=== Provided data ===
• • •

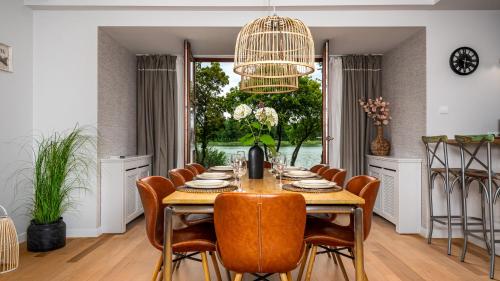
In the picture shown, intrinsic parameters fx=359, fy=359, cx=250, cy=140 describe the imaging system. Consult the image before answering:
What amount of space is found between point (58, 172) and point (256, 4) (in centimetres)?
273

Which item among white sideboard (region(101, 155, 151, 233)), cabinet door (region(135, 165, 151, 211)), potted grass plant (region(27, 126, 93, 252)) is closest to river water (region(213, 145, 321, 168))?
cabinet door (region(135, 165, 151, 211))

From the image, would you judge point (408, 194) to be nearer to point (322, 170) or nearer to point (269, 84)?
point (322, 170)

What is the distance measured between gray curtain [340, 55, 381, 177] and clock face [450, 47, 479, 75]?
1.37 m

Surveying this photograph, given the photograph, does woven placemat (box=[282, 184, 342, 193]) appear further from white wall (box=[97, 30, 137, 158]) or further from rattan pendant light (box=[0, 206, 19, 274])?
white wall (box=[97, 30, 137, 158])

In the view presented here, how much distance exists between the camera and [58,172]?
360cm

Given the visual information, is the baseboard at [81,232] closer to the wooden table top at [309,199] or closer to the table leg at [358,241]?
the wooden table top at [309,199]

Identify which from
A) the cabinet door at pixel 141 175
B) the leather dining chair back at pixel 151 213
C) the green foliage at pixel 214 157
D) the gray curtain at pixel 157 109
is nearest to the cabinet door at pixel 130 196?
the cabinet door at pixel 141 175

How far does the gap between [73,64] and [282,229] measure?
346cm

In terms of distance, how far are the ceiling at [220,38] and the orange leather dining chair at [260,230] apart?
9.86 ft

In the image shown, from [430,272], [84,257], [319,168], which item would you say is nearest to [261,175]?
[319,168]

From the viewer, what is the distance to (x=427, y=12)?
411cm

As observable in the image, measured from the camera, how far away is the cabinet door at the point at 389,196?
14.3ft

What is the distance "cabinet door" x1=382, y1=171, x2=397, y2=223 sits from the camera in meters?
4.36

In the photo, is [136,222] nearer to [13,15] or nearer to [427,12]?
[13,15]
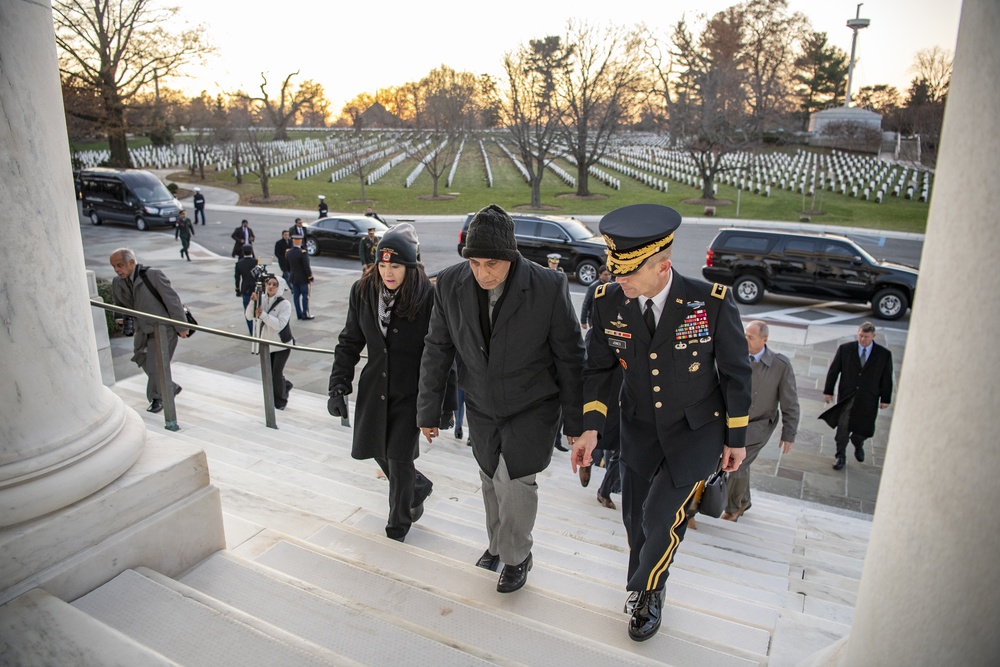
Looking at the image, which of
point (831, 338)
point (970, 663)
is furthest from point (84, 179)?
point (970, 663)

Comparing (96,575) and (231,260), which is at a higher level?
(96,575)

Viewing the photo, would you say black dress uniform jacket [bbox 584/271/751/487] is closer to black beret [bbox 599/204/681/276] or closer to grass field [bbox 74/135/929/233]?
black beret [bbox 599/204/681/276]

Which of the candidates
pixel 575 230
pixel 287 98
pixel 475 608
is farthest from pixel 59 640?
pixel 287 98

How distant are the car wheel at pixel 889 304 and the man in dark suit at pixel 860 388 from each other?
869cm

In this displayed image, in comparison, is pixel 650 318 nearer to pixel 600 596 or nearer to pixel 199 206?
pixel 600 596

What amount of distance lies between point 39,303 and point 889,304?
16.0 metres

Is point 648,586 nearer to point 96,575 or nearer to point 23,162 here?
point 96,575

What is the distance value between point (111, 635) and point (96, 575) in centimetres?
51

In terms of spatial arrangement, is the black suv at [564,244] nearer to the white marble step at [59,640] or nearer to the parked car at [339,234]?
the parked car at [339,234]

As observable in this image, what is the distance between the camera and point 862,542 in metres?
4.93

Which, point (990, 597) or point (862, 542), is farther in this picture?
point (862, 542)

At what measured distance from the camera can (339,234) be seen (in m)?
21.5

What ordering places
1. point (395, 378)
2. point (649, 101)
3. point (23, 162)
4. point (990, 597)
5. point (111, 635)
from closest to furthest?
point (990, 597)
point (111, 635)
point (23, 162)
point (395, 378)
point (649, 101)

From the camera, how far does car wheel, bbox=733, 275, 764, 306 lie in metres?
16.1
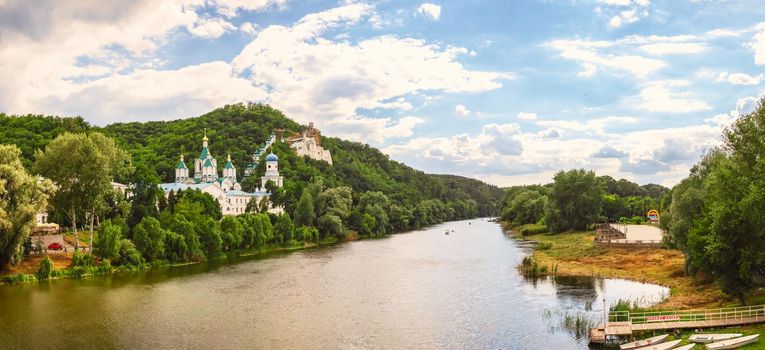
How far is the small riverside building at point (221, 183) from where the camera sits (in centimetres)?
9081

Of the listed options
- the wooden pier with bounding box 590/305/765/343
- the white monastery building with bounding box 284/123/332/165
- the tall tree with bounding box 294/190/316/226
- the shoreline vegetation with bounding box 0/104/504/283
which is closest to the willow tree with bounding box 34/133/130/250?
the shoreline vegetation with bounding box 0/104/504/283

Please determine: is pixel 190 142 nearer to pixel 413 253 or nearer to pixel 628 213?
pixel 413 253

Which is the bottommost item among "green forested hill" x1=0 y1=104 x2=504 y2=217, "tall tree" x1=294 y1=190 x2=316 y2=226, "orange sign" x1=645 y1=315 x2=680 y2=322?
"orange sign" x1=645 y1=315 x2=680 y2=322

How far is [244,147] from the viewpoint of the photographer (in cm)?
13462

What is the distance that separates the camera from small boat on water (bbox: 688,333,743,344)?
2134 centimetres

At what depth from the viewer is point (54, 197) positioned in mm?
49094

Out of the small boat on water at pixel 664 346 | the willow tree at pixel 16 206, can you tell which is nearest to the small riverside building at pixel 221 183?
the willow tree at pixel 16 206

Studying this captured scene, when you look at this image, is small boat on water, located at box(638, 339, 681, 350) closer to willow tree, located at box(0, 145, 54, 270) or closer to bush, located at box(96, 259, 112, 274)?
willow tree, located at box(0, 145, 54, 270)

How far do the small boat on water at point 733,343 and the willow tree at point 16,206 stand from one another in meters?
41.0

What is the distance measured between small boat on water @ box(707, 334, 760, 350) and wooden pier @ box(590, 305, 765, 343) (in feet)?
10.2

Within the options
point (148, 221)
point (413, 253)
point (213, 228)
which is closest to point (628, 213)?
point (413, 253)

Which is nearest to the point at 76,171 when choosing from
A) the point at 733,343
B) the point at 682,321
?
the point at 682,321

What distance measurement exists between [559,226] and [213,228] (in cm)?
4447

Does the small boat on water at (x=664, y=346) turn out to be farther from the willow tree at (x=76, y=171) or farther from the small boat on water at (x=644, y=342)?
the willow tree at (x=76, y=171)
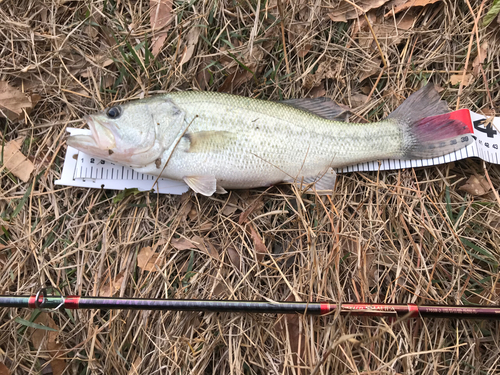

• • •

=== Exercise objective ===
Copy the records word for word, from the line containing "Within the options" through the end of the records, with both ends included. Leave the pictures out.

=== Solution for this exercise ===
Within the options
point (148, 221)
point (413, 253)
point (213, 228)
which is closest to point (628, 213)?
point (413, 253)

Which is nearest to the point at 76,171 when choosing from
A) the point at 733,343
B) the point at 682,321
?
the point at 682,321

What distance measurement exists between [559,226] and [213,228] (in cm)?
4447

Does the small boat on water at (x=664, y=346) turn out to be farther from the willow tree at (x=76, y=171) or farther from the small boat on water at (x=644, y=342)?
the willow tree at (x=76, y=171)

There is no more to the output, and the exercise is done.